Ieri, lunedì 21 luglio, è stata pubblicata la sentenza delle sezioni unite civili della Corte di Cassazione in merito alla procedibilità in casi di giustizia climatica. È iniziato tutto nel 2023, quando Greenpeace, Re-Common e altri 12 privati cittadini e cittadine hanno intentato una causa civile nei confronti di ENI, Cassa Depositi e Prestiti e Ministero delle Finanze per i danni subiti e futuri, in sede patrimoniale e non, derivanti dai cambiamenti climatici a cui il colosso italiano del gas e del petrolio ha significativamente contribuito con la sua condotta negli ultimi decenni.

I tre convenuti avevano contestato “il difetto assoluto di giurisdizione del giudice ordinario adito”, sostenendo di fatto che in Italia fosse impossibile fare causa per un caso di giustizia climatica. Ma la Cassazione, a cui Greenpeace e Re-Common avevano fatto ricorso, ha stabilito il contrario. «Questa sentenza storica dice chiaramente che anche in Italia si può avere giustizia climatica», commentano gli attori. «Nessuno, nemmeno un colosso come ENI, può più sottrarsi alle proprie responsabilità. I giudici potranno finalmente esaminare il merito della nostra causa: chi inquina e contribuisce alla crisi climatica deve rispondere delle proprie azioni».

Questa sentenza allinea l’Italia ai paesi in cui c’è più attenzione per la giustizia climatica e lo fa superando i confini nazionali poiché, come fa notare la stessa Greenpeace, «la Cassazione ha chiarito che i giudici italiani sono competenti anche in relazione alle emissioni climalteranti emesse dalle società di ENI presenti in Stati esteri, sia perché i danni sono stati provocati in Italia, sia perché le decisioni strategiche sono state assunte dalla società capogruppo che ha sede in Italia».

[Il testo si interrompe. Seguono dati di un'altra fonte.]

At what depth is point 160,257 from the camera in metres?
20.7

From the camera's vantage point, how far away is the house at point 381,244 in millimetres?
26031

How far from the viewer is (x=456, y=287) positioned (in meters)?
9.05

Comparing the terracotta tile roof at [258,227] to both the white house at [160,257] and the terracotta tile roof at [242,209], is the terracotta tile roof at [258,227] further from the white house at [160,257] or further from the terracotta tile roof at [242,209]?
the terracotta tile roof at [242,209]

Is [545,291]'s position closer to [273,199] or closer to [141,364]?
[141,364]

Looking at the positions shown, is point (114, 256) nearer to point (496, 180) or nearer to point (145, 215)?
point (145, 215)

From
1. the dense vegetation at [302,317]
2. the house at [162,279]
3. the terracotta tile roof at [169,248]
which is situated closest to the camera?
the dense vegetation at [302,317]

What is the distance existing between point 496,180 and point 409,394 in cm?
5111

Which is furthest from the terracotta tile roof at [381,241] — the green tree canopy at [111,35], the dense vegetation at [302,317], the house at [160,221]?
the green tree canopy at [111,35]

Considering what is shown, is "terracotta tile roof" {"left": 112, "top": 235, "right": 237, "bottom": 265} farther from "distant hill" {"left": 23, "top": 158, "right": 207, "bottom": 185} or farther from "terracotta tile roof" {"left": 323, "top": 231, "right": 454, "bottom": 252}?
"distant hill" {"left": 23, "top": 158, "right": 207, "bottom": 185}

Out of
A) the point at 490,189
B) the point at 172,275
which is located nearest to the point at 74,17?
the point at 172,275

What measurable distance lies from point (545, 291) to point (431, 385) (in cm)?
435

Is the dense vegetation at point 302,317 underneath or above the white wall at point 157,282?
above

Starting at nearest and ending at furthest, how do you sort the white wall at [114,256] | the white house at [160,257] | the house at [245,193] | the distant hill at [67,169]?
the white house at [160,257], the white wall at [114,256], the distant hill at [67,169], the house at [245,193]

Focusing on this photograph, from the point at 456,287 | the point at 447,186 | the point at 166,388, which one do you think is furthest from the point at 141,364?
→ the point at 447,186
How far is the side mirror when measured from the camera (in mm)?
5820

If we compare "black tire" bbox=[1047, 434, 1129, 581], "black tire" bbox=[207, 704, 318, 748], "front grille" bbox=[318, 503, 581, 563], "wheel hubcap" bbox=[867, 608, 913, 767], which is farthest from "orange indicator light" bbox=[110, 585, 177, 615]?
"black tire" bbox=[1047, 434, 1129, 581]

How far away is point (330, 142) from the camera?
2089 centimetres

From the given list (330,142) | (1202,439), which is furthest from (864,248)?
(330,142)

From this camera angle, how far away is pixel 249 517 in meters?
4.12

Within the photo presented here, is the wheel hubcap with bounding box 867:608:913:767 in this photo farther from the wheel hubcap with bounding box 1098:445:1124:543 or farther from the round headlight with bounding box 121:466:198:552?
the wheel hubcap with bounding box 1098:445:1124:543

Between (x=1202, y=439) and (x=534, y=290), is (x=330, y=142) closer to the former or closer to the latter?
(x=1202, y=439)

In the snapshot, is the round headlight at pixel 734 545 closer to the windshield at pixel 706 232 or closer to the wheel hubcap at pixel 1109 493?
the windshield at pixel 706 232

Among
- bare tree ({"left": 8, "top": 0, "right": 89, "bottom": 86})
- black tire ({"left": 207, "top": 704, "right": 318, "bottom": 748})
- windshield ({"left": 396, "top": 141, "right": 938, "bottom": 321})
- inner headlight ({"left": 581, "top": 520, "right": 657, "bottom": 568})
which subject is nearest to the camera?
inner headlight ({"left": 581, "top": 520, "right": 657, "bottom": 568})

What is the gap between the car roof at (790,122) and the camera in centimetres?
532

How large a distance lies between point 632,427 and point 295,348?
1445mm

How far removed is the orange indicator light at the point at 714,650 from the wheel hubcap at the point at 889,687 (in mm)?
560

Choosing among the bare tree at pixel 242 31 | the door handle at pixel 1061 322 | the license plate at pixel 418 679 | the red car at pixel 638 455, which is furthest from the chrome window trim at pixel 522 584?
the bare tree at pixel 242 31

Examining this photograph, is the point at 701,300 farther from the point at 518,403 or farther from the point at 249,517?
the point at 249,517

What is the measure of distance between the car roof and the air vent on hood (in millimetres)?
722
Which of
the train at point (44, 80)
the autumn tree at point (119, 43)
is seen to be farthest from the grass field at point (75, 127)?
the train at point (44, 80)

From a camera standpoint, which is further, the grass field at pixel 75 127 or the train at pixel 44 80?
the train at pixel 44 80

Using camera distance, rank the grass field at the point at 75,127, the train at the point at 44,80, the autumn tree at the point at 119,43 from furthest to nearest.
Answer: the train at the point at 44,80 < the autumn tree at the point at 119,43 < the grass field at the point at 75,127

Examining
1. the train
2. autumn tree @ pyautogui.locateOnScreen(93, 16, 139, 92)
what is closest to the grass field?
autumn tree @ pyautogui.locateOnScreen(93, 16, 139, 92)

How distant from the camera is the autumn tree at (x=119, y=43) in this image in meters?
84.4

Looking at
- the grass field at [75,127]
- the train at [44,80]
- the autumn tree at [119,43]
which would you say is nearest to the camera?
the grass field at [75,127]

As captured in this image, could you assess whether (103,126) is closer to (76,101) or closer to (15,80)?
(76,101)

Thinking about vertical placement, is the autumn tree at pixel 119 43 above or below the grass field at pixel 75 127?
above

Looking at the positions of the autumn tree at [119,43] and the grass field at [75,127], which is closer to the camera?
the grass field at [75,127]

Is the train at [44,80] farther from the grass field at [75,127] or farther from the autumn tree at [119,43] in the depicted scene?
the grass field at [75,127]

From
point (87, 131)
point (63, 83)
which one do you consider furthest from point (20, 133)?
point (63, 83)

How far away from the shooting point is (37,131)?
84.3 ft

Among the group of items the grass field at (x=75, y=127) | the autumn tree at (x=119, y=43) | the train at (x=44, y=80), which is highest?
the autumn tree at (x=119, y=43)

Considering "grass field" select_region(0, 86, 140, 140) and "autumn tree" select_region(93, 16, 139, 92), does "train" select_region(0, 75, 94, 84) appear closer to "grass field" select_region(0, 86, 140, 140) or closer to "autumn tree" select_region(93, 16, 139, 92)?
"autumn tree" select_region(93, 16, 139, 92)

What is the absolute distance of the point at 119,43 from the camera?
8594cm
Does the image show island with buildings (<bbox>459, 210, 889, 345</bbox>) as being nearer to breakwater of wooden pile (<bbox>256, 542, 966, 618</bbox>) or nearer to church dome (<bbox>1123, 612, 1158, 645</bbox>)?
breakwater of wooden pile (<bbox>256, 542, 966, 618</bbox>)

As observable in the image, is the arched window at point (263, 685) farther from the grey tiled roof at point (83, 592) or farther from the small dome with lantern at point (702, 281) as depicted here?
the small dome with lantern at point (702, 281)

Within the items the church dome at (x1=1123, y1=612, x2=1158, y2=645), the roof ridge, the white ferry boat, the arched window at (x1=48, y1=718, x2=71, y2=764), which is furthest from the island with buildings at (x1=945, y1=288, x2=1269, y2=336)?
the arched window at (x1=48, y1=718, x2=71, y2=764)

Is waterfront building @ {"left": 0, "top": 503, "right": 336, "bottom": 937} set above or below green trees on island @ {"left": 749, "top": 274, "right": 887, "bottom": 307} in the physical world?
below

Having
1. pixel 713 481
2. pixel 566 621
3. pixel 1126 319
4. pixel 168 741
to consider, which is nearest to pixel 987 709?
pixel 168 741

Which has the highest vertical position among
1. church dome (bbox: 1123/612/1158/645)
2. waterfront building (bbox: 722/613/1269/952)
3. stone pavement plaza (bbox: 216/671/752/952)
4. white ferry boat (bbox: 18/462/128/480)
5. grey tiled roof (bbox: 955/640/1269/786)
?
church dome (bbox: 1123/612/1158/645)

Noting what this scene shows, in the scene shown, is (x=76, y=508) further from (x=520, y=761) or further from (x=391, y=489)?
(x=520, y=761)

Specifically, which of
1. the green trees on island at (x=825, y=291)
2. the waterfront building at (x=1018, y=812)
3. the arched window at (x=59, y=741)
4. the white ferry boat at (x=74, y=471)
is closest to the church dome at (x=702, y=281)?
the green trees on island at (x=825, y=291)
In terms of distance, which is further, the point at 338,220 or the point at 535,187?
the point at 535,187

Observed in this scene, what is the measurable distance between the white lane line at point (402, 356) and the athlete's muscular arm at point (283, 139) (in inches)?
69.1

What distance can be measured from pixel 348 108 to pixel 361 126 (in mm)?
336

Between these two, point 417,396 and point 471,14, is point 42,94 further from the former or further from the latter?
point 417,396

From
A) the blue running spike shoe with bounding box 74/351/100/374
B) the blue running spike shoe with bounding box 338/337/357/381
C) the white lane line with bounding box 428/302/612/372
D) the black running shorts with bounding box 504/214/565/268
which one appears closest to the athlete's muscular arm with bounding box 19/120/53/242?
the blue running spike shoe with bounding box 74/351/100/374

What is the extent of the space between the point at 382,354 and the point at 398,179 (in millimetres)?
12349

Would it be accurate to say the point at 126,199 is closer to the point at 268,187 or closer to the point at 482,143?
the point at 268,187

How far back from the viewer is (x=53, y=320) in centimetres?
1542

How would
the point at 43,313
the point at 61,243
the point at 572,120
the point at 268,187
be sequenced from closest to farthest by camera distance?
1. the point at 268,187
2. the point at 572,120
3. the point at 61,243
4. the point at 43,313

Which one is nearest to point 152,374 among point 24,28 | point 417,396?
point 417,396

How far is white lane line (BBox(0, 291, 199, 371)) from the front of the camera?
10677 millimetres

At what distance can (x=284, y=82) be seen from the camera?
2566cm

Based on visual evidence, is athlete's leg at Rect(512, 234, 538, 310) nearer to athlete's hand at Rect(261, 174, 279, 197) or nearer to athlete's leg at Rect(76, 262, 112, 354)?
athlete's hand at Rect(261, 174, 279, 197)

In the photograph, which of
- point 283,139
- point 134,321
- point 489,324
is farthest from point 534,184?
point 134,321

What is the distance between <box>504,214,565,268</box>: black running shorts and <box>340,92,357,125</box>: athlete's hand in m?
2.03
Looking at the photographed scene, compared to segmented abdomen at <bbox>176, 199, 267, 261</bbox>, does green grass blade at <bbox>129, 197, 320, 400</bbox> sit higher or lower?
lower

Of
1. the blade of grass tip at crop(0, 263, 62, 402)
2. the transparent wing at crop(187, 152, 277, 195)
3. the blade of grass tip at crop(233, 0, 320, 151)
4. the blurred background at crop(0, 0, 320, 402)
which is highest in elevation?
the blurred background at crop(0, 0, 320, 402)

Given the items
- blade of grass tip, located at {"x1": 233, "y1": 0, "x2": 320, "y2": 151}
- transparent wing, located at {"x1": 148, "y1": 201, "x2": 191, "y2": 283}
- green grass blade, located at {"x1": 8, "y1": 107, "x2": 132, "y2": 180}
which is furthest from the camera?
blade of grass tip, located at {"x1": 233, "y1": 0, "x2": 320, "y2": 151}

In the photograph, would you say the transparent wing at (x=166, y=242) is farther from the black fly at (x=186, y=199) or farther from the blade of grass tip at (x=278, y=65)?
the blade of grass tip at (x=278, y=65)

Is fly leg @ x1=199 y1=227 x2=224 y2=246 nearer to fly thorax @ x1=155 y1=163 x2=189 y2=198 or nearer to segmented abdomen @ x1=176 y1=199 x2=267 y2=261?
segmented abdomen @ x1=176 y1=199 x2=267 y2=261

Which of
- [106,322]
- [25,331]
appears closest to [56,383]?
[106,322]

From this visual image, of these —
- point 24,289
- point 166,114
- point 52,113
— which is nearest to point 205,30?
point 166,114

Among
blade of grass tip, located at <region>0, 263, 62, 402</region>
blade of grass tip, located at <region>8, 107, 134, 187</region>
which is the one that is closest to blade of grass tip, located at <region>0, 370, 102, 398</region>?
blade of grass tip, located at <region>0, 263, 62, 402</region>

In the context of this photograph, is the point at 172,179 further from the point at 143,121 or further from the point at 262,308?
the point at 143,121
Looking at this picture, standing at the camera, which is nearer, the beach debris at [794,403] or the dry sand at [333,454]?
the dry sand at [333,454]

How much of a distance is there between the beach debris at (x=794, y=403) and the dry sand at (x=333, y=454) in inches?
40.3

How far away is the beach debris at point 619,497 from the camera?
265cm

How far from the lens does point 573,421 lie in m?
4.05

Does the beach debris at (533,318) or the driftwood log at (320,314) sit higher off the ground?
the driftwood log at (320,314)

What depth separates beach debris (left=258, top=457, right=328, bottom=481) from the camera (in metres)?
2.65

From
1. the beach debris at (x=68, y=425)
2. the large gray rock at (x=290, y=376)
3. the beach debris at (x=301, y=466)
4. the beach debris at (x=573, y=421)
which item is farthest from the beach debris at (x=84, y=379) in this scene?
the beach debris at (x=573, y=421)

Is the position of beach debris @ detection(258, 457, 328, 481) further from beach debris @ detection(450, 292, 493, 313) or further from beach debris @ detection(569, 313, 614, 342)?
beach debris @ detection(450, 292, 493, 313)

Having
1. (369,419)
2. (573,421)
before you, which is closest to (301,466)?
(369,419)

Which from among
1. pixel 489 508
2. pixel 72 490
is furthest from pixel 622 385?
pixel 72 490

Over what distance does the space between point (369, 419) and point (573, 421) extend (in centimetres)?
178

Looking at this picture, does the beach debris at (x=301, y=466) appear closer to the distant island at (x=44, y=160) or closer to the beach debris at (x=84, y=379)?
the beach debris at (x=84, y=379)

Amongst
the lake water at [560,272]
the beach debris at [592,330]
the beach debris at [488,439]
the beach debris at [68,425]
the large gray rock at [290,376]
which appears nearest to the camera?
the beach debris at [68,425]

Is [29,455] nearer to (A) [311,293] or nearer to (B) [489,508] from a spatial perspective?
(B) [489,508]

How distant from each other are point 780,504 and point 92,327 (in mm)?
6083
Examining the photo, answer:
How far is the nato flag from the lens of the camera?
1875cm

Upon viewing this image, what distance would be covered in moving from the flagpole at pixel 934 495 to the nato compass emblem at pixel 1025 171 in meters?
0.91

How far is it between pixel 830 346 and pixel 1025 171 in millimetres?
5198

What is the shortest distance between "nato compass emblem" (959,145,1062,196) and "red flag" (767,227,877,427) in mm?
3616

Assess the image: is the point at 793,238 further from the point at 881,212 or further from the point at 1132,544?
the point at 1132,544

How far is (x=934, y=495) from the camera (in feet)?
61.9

D’ora in poi dunque le cause climatiche saranno ammissibili e i tribunali italiani saranno chiamati a entrare nel merito, anche in termini di condanna delle aziende che producono combustibili fossili. La sentenza della Cassazione infatti ha ribadito che un contenzioso climatico come quello portato avanti da Greenpeace e Re-Common non è affatto un’invasione nelle competenze politiche del legislatore o delle aziende, quali ENI.